James Stewart is arguably the most loved actor ever to have appeared on screen. Certainly, he is the last of the great men who captured audience hearts in the throes of the Depression and became, in the words of Andrew Sarris, "the most complete actor-personality in the American cinema".
Stewart's origins read like cliches; he was born in 1908 in Indiana, Pennsylvania, the son of the local hardware store owner (his Oscar has permanently resided in the store, which has been in the family for generations). While studying architecture at Princeton (his father's alma mater), he met Joshua Logan, who convinced him to begin acting. Billy O'Grady, MGM's chief talent scout, saw his performance in a line of female impersonators and remembered him as "the only one who didn't ham it up". Bitten at last by the drama bug, Stewart moved with Logan to summer stock work with the University Players in Falmouth, MA, joining Henry Fonda and Margaret Sullavan.
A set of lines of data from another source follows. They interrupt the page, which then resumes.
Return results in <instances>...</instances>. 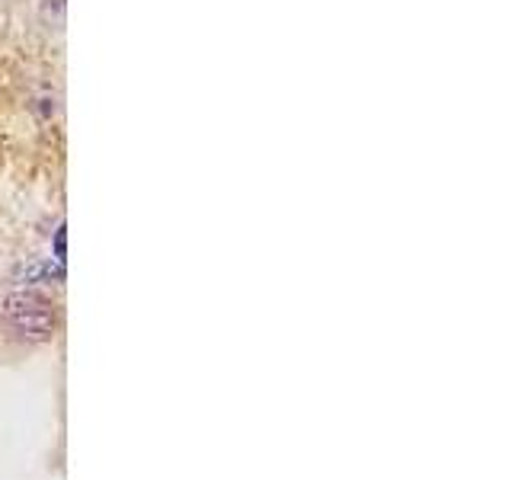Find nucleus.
<instances>
[{"instance_id":"nucleus-1","label":"nucleus","mask_w":512,"mask_h":480,"mask_svg":"<svg viewBox=\"0 0 512 480\" xmlns=\"http://www.w3.org/2000/svg\"><path fill=\"white\" fill-rule=\"evenodd\" d=\"M7 314L13 320V327L26 333V336H48L55 327V314L52 304L36 298V295H16L7 304Z\"/></svg>"}]
</instances>
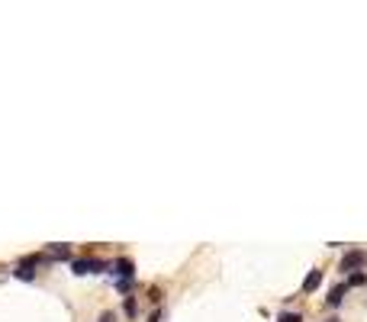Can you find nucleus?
Masks as SVG:
<instances>
[{"mask_svg": "<svg viewBox=\"0 0 367 322\" xmlns=\"http://www.w3.org/2000/svg\"><path fill=\"white\" fill-rule=\"evenodd\" d=\"M71 268H74V274H91V271H100V268H110V264L97 261V258H78Z\"/></svg>", "mask_w": 367, "mask_h": 322, "instance_id": "nucleus-1", "label": "nucleus"}, {"mask_svg": "<svg viewBox=\"0 0 367 322\" xmlns=\"http://www.w3.org/2000/svg\"><path fill=\"white\" fill-rule=\"evenodd\" d=\"M113 274H116V280H135V264L129 261V258H119V261L113 264Z\"/></svg>", "mask_w": 367, "mask_h": 322, "instance_id": "nucleus-2", "label": "nucleus"}, {"mask_svg": "<svg viewBox=\"0 0 367 322\" xmlns=\"http://www.w3.org/2000/svg\"><path fill=\"white\" fill-rule=\"evenodd\" d=\"M367 264V251H348L342 258V271H351V268H364Z\"/></svg>", "mask_w": 367, "mask_h": 322, "instance_id": "nucleus-3", "label": "nucleus"}, {"mask_svg": "<svg viewBox=\"0 0 367 322\" xmlns=\"http://www.w3.org/2000/svg\"><path fill=\"white\" fill-rule=\"evenodd\" d=\"M319 284H322V271H309V277L303 280V293H316Z\"/></svg>", "mask_w": 367, "mask_h": 322, "instance_id": "nucleus-4", "label": "nucleus"}, {"mask_svg": "<svg viewBox=\"0 0 367 322\" xmlns=\"http://www.w3.org/2000/svg\"><path fill=\"white\" fill-rule=\"evenodd\" d=\"M345 290H348V284H338V287H332V290H329V300H325V303H329V306H342V300H345Z\"/></svg>", "mask_w": 367, "mask_h": 322, "instance_id": "nucleus-5", "label": "nucleus"}, {"mask_svg": "<svg viewBox=\"0 0 367 322\" xmlns=\"http://www.w3.org/2000/svg\"><path fill=\"white\" fill-rule=\"evenodd\" d=\"M361 284H367V274L358 271V274H351V277H348V287H361Z\"/></svg>", "mask_w": 367, "mask_h": 322, "instance_id": "nucleus-6", "label": "nucleus"}, {"mask_svg": "<svg viewBox=\"0 0 367 322\" xmlns=\"http://www.w3.org/2000/svg\"><path fill=\"white\" fill-rule=\"evenodd\" d=\"M277 322H303V316H300V313H280Z\"/></svg>", "mask_w": 367, "mask_h": 322, "instance_id": "nucleus-7", "label": "nucleus"}, {"mask_svg": "<svg viewBox=\"0 0 367 322\" xmlns=\"http://www.w3.org/2000/svg\"><path fill=\"white\" fill-rule=\"evenodd\" d=\"M132 284H135V280H116V290H122V293H129V290H132Z\"/></svg>", "mask_w": 367, "mask_h": 322, "instance_id": "nucleus-8", "label": "nucleus"}, {"mask_svg": "<svg viewBox=\"0 0 367 322\" xmlns=\"http://www.w3.org/2000/svg\"><path fill=\"white\" fill-rule=\"evenodd\" d=\"M126 316H135V300L126 297Z\"/></svg>", "mask_w": 367, "mask_h": 322, "instance_id": "nucleus-9", "label": "nucleus"}, {"mask_svg": "<svg viewBox=\"0 0 367 322\" xmlns=\"http://www.w3.org/2000/svg\"><path fill=\"white\" fill-rule=\"evenodd\" d=\"M100 322H116V316H113V313H103V316H100Z\"/></svg>", "mask_w": 367, "mask_h": 322, "instance_id": "nucleus-10", "label": "nucleus"}, {"mask_svg": "<svg viewBox=\"0 0 367 322\" xmlns=\"http://www.w3.org/2000/svg\"><path fill=\"white\" fill-rule=\"evenodd\" d=\"M158 319H161V313H155V316H152V319H148V322H158Z\"/></svg>", "mask_w": 367, "mask_h": 322, "instance_id": "nucleus-11", "label": "nucleus"}, {"mask_svg": "<svg viewBox=\"0 0 367 322\" xmlns=\"http://www.w3.org/2000/svg\"><path fill=\"white\" fill-rule=\"evenodd\" d=\"M332 322H335V319H332Z\"/></svg>", "mask_w": 367, "mask_h": 322, "instance_id": "nucleus-12", "label": "nucleus"}]
</instances>
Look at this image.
That summer a production had a pre-Broadway tryout at Falmouth and Stewart, as a chaffeur, had two lines: "Mrs. Mainwaring's car is waiting" and, after being delayed, "Mrs. Mainwaring's going to be sore as hell". It tore down the house and was noticed and written up by a visiting New York critic. Stewart and Fonda moved to New York, where Hedda Hopper recommended James for a screen test, resulting in a long-term MGM contract.
From the first, Stewart's performances stood out: raw, edgy, full of nervous energy. While his rivals played with masculine understatement, Stewart mirrored the vital excesses of those most American of rising actresses Crawford, Davis, Hepburn.
Audiences first took note of him as Eleanor Powell's leading man in Born to Dance (1936) (everyone at Metro at least had to try musicals; Stewart, singing sort of introduced Cole Porter's "Easy to Love". He was hopeless, but the public found him adorable).
Most of Stewart's big breaks came away from MGM: Stevens' Vivacious Lady (1938) at RKO, and Frank Capra's You Can't Take it With You (1938) at Columbia; David O. Selznick's Made For Each Other (1939), opposite Carole Lombard; Mr. Smith Goes to Washington (1939), with Jean Arthur, at Columbia; and Destry Rides Again (1939) taming Dietrich and the west at Universal. MGM rallied with two winners, both co-starring Sullavan: Lubitsch's The Shop Around the Corner (1940) and Borzage's haunting The Mortal Storm (1940). Cukor's The Philadelphia Story followed. Stewart surprised the industry and himself, winning a best actor Oscar, despite being second lead to Cary Grant.
At age 33, he enlisted as private and rose to colonel in the Air Force, leading one thousand plane strikes against Germany; Stewart won the Air Medal and the Distinguished Flying Cross.
After the war, Stewart contributed what is undoubtedly his best-known performance, in Frank Capra's It's a Wonderful Life (1946). He would later deliver a speech before Congress protesting the film's colorization.
Postwar audiences no longer wanted sentiment. Stewart vigorously changed his image, turning hard-bitten for Call Northside 777 (1948) and working for Hitchcock in Rope (1948). He returned to Broadway to replace Frank Fay in the whimsical Harvey and, before filming the 1950 movie version, made the first two westerns of his career, both of which were hugely popular. Stewart also turned in a heart-tugging performance as a clown in DeMille's The Greatest Show on Earth (1952).